[Text segment Boundary: Start]

Bushel & Barrel Ciderhouse is Kitsap County’s first and only cidery. It’s more than a place to gather and have a pint of cider. In the year since its opening, Bushel & Barrel has become a community hub, hosting events and local meet-up groups and giving back.
Bushel & Barrel started when owner Melissa Kittrell, then a nuclear machinist mate in the Navy, had an idea to supply cider to the Poulsbo breweries. She has a background in chemistry and wanted to fill a need to complement what the breweries were doing rather than competing against them.
Kittrell has always liked cider and started making it and selling it to Poulsbo breweries in 2014. Volholl was the first brewery to sell her cider and demand and interest was instant. So she procured bigger tanks and increased production.

[Text segment Boundary: End]
[Source information Boundary: Start]

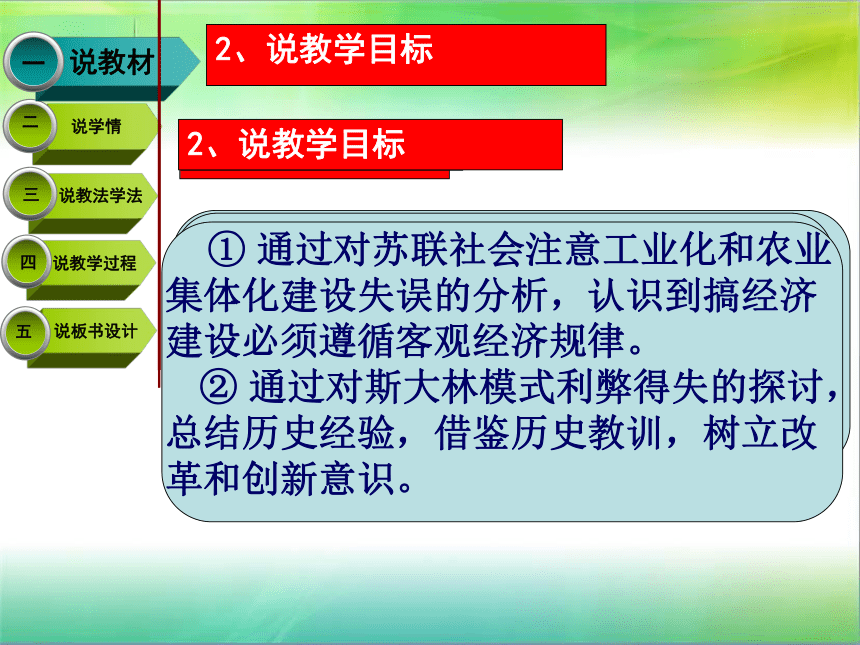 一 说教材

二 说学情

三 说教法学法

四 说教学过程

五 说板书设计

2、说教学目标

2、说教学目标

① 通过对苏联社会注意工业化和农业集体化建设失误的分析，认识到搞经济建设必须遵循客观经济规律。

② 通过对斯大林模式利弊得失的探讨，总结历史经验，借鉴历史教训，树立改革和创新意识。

[Source information Boundary: End]
[Source information Boundary: Start]

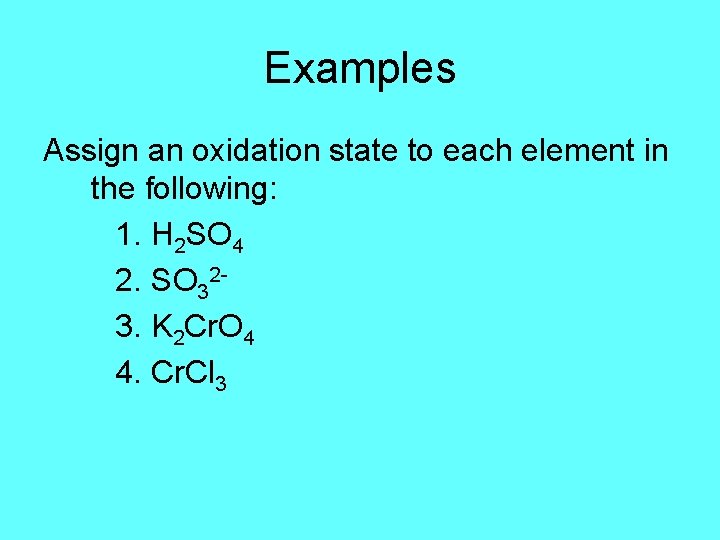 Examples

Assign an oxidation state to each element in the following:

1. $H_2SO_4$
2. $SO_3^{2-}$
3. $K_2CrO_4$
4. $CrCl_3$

[Source information Boundary: End]
[Source information Boundary: Start]

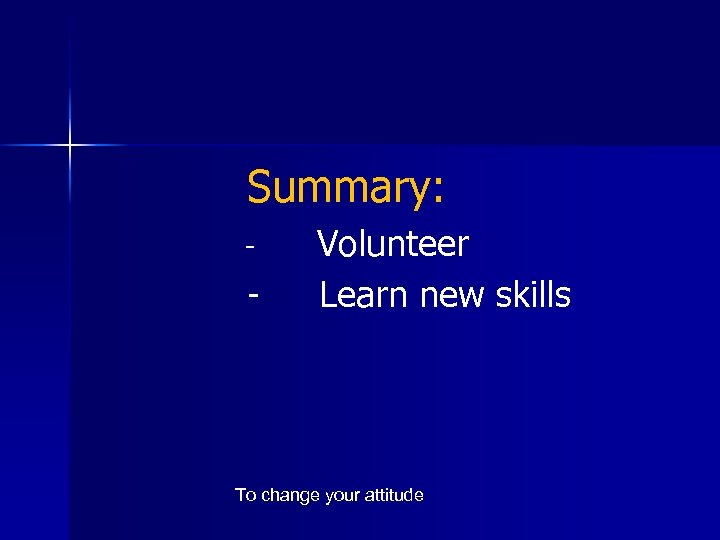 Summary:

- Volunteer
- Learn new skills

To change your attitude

[Source information Boundary: End]

**Prompt A**
Using the text above about Bushel & Barrel Ciderhouse, decide whether each statement agrees with it: (i) Bushel & Barrel is the only cidery in Kitsap County; (ii) Kittrell began selling cider to Poulsbo breweries in 2016; (iii) Kittrell set out to compete with the Poulsbo breweries. Answer yes or no for each and quote the deciding words.
**Prompt B**
Rewrite the part of the Bushel & Barrel text starting with "Bushel & Barrel started" and going on through "competing against them.", putting "Coast Guard" in place of "Navy".

**Expected answer A**
(i) Yes: "Kitsap County’s first and only cidery"
(ii) No: "started making it and selling it to Poulsbo breweries in 2014"
(iii) No: "wanted to fill a need to complement what the breweries were doing rather than competing against them"

**Expected answer B**
Bushel & Barrel started when owner Melissa Kittrell, then a nuclear machinist mate in the Coast Guard, had an idea to supply cider to the Poulsbo breweries. She has a background in chemistry and wanted to fill a need to complement what the breweries were doing rather than competing against them.